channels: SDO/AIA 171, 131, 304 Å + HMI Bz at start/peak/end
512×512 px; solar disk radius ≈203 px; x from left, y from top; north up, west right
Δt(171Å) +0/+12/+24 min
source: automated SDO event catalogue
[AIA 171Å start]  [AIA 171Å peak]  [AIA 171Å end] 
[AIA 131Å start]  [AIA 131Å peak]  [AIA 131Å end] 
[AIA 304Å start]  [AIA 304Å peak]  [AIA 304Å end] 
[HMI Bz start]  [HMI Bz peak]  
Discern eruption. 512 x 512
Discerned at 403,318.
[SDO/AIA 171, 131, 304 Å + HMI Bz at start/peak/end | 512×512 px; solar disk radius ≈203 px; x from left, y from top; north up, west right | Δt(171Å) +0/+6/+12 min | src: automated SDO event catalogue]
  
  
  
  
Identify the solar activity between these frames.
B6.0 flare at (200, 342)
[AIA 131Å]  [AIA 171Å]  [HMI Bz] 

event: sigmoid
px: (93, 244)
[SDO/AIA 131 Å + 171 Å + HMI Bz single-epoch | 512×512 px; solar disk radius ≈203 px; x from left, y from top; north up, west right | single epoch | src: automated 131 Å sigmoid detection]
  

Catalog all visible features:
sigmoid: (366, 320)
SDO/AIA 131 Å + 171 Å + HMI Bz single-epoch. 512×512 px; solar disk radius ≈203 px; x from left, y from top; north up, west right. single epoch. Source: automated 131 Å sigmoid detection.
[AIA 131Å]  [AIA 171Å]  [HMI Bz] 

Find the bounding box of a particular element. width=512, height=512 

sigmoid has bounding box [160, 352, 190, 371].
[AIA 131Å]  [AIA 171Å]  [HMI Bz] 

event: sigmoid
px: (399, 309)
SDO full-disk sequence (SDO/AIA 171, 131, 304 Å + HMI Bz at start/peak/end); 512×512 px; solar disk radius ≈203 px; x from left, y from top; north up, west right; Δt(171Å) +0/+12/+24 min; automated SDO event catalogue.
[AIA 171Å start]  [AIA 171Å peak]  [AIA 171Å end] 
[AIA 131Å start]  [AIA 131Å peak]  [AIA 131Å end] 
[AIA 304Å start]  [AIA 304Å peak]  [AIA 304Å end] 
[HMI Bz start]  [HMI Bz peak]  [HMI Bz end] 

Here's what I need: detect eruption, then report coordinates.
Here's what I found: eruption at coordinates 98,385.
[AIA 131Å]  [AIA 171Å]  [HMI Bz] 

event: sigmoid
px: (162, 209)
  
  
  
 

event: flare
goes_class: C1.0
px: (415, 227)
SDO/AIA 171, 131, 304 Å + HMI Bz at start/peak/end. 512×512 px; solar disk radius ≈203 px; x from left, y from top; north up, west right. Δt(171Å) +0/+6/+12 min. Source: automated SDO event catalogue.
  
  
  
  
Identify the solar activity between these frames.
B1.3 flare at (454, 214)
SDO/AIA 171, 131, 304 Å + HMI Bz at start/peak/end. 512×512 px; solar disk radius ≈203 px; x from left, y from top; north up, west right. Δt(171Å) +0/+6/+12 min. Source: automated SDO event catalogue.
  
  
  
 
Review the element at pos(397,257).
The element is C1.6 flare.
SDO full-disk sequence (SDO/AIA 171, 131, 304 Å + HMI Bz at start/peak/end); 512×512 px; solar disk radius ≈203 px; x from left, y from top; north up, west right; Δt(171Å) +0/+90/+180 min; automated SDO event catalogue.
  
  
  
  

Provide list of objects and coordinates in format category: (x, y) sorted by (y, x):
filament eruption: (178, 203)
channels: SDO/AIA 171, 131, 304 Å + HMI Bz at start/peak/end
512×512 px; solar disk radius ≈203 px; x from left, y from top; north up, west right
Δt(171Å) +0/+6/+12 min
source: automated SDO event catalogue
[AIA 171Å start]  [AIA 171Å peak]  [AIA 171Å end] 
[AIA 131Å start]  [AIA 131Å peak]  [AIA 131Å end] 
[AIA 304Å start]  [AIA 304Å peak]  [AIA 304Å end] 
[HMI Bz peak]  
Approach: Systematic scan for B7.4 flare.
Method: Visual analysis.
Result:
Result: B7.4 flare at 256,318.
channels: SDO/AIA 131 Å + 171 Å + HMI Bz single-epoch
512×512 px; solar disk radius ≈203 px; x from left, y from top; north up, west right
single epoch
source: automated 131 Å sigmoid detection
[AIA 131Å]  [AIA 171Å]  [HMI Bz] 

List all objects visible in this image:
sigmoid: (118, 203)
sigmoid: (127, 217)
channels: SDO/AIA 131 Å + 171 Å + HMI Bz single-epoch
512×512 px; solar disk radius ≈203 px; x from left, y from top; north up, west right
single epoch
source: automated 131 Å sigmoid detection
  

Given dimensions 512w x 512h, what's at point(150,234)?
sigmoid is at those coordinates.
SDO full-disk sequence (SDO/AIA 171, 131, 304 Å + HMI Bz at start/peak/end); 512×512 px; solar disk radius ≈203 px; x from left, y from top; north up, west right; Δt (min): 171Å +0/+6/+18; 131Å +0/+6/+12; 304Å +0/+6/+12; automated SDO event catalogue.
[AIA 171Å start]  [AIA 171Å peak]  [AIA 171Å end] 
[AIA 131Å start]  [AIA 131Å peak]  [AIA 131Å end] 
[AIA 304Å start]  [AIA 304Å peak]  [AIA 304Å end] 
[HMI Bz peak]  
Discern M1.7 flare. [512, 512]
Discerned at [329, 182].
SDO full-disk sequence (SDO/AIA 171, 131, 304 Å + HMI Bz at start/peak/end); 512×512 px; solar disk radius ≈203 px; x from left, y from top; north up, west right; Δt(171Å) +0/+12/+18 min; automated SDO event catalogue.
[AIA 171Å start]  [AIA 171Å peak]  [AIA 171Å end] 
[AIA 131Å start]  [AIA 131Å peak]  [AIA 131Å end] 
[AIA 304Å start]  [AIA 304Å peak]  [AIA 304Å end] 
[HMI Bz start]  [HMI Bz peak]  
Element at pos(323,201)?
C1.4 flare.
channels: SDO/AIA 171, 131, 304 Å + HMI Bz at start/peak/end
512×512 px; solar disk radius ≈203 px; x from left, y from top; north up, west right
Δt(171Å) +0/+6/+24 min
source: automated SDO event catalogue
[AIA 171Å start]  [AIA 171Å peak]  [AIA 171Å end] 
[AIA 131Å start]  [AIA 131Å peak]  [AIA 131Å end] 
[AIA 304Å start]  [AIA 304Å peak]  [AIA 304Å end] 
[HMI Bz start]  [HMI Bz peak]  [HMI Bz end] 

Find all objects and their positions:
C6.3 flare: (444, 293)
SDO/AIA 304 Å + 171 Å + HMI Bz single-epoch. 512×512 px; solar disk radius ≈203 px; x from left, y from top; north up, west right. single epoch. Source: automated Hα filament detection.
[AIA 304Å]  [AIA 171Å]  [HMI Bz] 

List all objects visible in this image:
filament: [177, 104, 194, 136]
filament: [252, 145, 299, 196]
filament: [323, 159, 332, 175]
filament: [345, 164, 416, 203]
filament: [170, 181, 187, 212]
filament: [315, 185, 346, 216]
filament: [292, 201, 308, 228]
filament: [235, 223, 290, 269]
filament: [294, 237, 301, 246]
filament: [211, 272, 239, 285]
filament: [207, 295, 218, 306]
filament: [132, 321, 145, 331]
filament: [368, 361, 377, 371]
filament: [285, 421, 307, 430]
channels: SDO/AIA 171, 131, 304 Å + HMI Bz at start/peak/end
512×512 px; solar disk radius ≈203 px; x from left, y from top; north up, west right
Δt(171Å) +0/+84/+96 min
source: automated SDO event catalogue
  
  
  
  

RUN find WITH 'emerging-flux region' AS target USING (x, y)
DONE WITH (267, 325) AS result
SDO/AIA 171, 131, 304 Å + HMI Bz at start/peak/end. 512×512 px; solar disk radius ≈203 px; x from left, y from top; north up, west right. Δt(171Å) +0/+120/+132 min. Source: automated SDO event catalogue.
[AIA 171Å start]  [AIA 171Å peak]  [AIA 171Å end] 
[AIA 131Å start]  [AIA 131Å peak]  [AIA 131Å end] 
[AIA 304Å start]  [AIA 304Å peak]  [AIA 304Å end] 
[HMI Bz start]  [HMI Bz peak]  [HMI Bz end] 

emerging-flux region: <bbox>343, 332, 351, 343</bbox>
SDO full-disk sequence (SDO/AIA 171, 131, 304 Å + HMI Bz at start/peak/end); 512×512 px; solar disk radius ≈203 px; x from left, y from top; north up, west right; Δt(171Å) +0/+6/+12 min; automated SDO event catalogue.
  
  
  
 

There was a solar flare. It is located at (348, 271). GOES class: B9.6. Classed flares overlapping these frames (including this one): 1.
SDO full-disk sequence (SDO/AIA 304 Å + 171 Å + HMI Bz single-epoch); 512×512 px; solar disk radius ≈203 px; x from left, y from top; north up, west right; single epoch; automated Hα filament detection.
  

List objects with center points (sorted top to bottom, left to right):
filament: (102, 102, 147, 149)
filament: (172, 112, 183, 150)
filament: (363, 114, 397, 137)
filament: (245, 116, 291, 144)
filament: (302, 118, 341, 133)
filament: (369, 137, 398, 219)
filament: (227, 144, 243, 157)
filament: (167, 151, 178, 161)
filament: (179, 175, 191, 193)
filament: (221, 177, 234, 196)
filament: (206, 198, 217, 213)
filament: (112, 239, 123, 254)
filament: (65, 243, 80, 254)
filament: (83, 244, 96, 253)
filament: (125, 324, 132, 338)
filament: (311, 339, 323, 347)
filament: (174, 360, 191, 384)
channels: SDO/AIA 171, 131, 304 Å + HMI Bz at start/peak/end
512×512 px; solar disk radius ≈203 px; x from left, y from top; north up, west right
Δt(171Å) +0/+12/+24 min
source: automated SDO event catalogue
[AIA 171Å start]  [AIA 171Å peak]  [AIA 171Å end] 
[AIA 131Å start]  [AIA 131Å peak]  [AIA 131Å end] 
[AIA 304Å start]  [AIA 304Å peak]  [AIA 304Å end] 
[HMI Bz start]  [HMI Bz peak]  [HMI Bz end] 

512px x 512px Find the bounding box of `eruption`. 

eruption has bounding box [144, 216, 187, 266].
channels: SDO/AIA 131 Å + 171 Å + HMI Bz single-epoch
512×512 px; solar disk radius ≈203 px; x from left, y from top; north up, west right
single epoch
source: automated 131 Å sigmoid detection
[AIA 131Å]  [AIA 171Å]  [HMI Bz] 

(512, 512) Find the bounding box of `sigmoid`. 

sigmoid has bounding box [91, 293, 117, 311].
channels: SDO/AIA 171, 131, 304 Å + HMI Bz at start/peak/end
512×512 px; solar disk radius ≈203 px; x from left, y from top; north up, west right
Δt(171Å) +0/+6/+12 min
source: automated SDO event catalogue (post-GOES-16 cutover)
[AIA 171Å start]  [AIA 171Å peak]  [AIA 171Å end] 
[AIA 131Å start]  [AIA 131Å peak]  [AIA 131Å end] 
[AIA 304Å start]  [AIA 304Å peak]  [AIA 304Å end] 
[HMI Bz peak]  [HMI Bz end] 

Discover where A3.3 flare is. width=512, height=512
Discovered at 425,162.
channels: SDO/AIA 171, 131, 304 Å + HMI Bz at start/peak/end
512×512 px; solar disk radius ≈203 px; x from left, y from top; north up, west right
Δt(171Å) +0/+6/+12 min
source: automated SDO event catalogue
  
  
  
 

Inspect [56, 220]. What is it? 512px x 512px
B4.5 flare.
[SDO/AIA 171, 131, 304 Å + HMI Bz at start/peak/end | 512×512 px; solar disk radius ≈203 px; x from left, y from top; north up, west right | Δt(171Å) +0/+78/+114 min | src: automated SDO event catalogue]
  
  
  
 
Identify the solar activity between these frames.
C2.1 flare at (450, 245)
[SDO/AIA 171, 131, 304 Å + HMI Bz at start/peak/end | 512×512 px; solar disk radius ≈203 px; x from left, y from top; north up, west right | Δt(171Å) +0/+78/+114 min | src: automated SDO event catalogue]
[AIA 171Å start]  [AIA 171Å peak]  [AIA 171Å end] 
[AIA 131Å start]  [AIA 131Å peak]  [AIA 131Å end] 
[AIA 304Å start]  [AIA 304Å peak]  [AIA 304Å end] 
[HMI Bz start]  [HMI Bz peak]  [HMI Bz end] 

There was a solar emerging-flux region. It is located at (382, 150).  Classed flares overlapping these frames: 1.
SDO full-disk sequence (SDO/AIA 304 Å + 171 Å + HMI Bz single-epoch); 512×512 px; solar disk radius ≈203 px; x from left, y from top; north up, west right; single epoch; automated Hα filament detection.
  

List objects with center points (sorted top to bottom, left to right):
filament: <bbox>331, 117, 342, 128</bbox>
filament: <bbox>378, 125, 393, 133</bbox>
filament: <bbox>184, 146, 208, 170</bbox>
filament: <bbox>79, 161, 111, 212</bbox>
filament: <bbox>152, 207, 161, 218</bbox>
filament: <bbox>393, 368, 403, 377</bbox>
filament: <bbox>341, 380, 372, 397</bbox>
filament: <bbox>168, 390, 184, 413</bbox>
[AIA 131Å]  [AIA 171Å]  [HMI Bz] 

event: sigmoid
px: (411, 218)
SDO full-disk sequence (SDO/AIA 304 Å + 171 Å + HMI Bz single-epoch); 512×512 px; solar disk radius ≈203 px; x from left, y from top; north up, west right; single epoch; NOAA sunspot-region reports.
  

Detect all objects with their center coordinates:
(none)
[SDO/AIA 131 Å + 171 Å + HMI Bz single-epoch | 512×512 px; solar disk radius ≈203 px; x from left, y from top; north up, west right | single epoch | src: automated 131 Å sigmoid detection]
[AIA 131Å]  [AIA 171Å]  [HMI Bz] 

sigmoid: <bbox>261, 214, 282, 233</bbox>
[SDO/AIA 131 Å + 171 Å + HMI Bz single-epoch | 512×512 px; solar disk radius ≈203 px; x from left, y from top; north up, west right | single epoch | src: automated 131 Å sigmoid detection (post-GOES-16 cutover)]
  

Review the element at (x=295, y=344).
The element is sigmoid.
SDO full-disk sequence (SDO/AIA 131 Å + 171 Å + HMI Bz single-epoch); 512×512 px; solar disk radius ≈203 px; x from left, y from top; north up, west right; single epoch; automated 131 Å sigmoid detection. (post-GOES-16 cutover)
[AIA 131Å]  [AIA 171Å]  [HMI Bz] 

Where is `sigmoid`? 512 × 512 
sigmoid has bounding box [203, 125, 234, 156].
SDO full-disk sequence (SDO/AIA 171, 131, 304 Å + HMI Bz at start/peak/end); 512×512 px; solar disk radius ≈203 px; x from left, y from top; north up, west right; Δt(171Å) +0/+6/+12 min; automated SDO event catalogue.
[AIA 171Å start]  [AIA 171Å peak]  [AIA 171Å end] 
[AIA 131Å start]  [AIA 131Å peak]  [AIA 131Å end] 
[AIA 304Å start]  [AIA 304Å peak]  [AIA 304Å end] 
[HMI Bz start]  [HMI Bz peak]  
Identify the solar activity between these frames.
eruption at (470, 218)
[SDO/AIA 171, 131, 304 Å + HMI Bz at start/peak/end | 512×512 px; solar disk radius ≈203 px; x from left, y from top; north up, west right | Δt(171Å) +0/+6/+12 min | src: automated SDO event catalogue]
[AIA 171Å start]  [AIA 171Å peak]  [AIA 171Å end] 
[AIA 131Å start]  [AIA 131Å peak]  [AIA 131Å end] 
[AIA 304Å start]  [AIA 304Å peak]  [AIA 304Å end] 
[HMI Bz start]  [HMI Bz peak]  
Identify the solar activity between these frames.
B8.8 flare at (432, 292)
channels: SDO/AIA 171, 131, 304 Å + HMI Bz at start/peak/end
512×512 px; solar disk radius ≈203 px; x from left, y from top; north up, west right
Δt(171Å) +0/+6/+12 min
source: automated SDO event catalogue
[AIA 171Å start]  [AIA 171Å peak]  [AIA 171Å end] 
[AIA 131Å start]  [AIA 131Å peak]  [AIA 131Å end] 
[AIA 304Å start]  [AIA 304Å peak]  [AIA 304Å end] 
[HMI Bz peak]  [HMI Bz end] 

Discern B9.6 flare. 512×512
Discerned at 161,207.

◆ ◆ ◆ ◆ ◆

▸ Exercise requirements: Lines containing the word "flux": copy each of them from the material.

▸ Expected output:
RUN find WITH 'emerging-flux region' AS target USING (x, y)
emerging-flux region: <bbox>343, 332, 351, 343</bbox>
There was a solar emerging-flux region. It is located at (382, 150).  Classed flares overlapping these frames: 1.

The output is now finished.